Ces constatations ont été mises à profit dans l'élaboration du troisième séjour, prévu en septembre 2016 sur le thème de l'arbre au gîte de La louvière près de Biffontaine (Vosges) : chacun a pris part à la préparation des repas et en plus des ateliers d'écriture, d'arts plastiques, de photo et de marche déjà programmés, j'ai proposé aux participants un atelier de géobiologie et un autre de méditation de pleine conscience.

Car pourquoi limiter le relationnel aux personnes humaines ? A plusieurs reprises déjà, au cours des stages précédents, le groupe avait pu constater les bienfaits d'un contact quotidien avec la nature : plaisir de la découverte, diminution du stress, moral et tonus en hausse pendant et longtemps après le séjour. L'initiation à la géobiologie a permis aux participants de mesurer l'impact de celle-ci sur l'organisme. Henri Boegler, notre hôte et géobiologue, nous a fait prendre conscience dans la forêt toute proche de la force d'énergie produite par les arbres et de notre faculté à l'emmagasiner par le seul contact visuel et tactile avec eux, en particulier avec les plus vigoureux. L'expérience fut concluante, au point que l'un des participants déclara : « Je ne verrai plus du tout les arbres de la même façon, eux qui peuvent m'apporter tant de bienfaits. » Cette pratique toute simple a l'avantage de rétablir entre la nature et nous, hommes et femmes des villes, le lien qui nous relie au reste de l'univers. Elle nous inscrit dans un ordre, un kosmos, qui s'oppose au désordre, au khaos, auquel est exposé tout un chacun du fait de sa vie en société et tout particulièrement la personne avec troubles psychiques.

Une autre manière de s'occuper sainement de son corps (et de son esprit aussi), c'est de méditer. Cette initiation non plus ne pouvait pas se faire sans guide. Cette pratique qui peut sembler anodine pour des personnes ordinaires, n'est pas sans risques pour celles avec troubles psychiques dont une des difficultés majeures est de rester ancrées dans le réel. Il fallait donc une méditation qui fit la part belle à la conscience du corps, à l'ici et maintenant. Méditer, c'est aussi du relationnel, c'est se connecter à l'instant présent, à son propre corps, à son ressenti.

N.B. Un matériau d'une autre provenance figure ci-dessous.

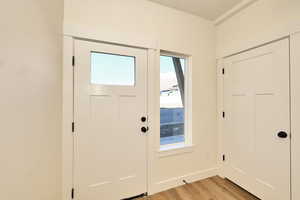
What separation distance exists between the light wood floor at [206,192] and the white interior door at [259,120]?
0.46 ft

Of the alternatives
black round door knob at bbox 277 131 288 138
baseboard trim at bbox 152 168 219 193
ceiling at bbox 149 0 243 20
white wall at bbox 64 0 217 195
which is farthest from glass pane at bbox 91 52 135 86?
black round door knob at bbox 277 131 288 138

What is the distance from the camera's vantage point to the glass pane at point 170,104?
2.25 metres

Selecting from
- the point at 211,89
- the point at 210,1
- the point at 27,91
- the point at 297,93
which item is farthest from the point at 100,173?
the point at 210,1

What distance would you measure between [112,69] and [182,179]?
193cm

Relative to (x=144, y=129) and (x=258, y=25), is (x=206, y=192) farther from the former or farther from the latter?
(x=258, y=25)

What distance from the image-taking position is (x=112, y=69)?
1832 mm

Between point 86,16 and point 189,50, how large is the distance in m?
1.54

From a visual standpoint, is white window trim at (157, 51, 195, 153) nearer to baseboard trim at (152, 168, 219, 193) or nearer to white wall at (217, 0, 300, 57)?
baseboard trim at (152, 168, 219, 193)

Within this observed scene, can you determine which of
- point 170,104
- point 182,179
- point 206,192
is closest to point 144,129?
point 170,104

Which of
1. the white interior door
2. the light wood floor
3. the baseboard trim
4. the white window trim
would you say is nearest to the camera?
the white interior door

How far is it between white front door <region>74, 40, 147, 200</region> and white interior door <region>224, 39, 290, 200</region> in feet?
4.66

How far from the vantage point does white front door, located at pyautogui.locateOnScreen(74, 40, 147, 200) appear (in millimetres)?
1634

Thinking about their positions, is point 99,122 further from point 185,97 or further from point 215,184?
point 215,184

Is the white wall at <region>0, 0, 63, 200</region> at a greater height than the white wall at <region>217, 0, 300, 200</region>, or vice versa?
the white wall at <region>217, 0, 300, 200</region>
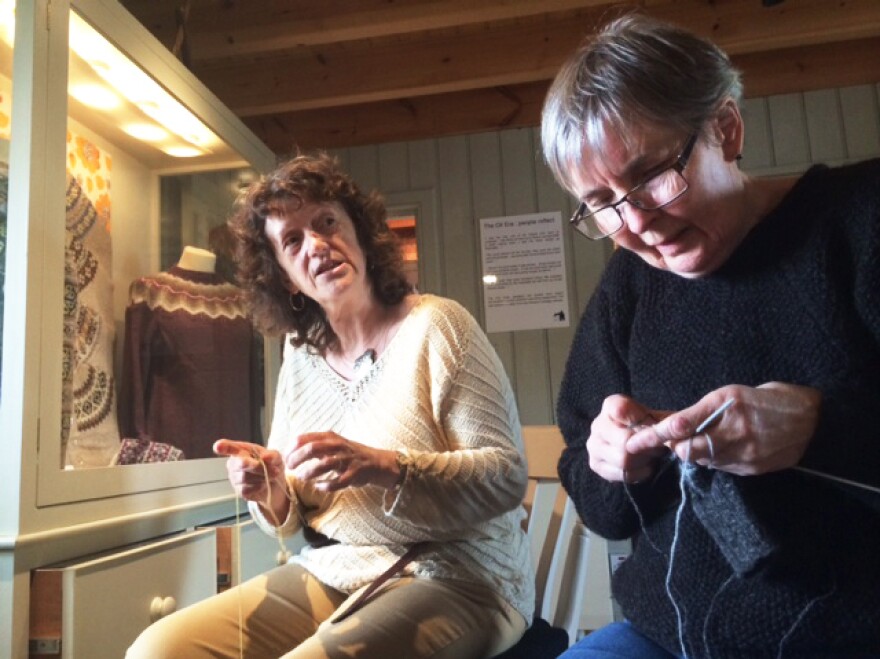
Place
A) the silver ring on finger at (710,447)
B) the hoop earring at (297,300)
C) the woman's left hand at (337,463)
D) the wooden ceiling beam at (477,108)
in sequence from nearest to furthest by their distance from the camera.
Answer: the silver ring on finger at (710,447) < the woman's left hand at (337,463) < the hoop earring at (297,300) < the wooden ceiling beam at (477,108)

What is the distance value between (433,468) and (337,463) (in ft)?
0.51

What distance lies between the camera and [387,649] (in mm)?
911

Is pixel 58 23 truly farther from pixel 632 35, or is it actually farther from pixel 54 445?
pixel 632 35

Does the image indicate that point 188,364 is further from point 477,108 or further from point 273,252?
point 477,108

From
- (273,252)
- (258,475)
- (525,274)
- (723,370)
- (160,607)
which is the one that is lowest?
(160,607)

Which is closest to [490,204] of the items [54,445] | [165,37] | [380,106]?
[380,106]

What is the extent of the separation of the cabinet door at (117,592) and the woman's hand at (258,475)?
0.93 feet

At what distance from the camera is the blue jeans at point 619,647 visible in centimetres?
77

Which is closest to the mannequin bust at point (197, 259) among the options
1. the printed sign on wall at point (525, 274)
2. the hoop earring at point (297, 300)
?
the hoop earring at point (297, 300)

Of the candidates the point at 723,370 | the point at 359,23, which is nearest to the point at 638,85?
the point at 723,370

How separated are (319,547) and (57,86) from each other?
899 mm

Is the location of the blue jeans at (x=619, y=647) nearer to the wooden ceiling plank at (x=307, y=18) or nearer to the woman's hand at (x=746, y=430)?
the woman's hand at (x=746, y=430)

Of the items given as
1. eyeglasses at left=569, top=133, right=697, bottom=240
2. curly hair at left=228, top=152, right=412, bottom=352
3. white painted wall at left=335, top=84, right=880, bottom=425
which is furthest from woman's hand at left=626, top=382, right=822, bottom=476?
white painted wall at left=335, top=84, right=880, bottom=425

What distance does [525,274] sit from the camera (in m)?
2.59
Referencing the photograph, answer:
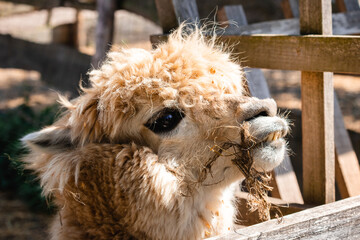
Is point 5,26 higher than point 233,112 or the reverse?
the reverse

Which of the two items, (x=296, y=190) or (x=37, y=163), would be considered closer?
(x=37, y=163)

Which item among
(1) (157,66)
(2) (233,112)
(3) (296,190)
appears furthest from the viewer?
(3) (296,190)

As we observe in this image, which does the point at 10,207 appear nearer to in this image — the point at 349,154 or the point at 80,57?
the point at 80,57

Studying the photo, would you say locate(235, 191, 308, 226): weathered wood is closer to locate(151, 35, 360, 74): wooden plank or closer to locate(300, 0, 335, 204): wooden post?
locate(300, 0, 335, 204): wooden post

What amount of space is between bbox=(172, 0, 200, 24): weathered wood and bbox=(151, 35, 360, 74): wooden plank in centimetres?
32

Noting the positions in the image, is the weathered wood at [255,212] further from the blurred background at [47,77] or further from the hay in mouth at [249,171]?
the blurred background at [47,77]

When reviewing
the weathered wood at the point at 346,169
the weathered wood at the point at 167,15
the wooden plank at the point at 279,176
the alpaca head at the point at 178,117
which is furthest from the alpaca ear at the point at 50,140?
the weathered wood at the point at 346,169

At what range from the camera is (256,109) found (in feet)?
7.17

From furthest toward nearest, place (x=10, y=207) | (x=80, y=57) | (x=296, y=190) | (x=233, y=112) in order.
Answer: (x=80, y=57)
(x=10, y=207)
(x=296, y=190)
(x=233, y=112)

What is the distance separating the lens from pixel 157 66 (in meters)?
2.45

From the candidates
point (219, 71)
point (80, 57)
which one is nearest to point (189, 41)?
point (219, 71)

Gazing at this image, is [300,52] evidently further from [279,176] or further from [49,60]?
[49,60]

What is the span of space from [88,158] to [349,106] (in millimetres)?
6343

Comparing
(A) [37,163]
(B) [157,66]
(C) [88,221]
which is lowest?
(C) [88,221]
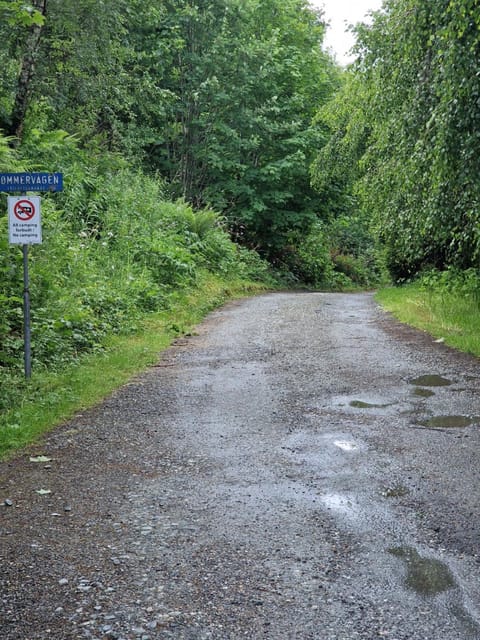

C'est à un psychiatre qui la pratique et l'utilise aussi pour soigner, Christophe André, que j'ai confié le soin de guider les participants dans cette découverte. Tous ont accepté de tenter l'expérience et au bout de cinq jours de pratique quotidienne, les moins convaincus en ont reconnu les bienfaits : recentrage, apaisement, bien-être.

L'exclusion n'est pas seulement la mise à l'écart par des êtres humains d'autres êtres humains. En vivant soi-même loin des espaces naturels qui nous redonnent notre juste place et en n'étant plus à l'écoute de ce que nous dit notre corps, en ne prenant plus soin de lui, en ne l'entretenant plus, nous nous privons d'échanges essentiels à notre santé physique et psychique. Or, c'est l'existence et la qualité de ces échanges qui sont le garant de la qualité de notre propre vie, que l'on soit malade ou non, et a fortiori si on l'est. Un soin qui ne prend pas en compte TOUTE la personne humaine ne peut que rester partiel.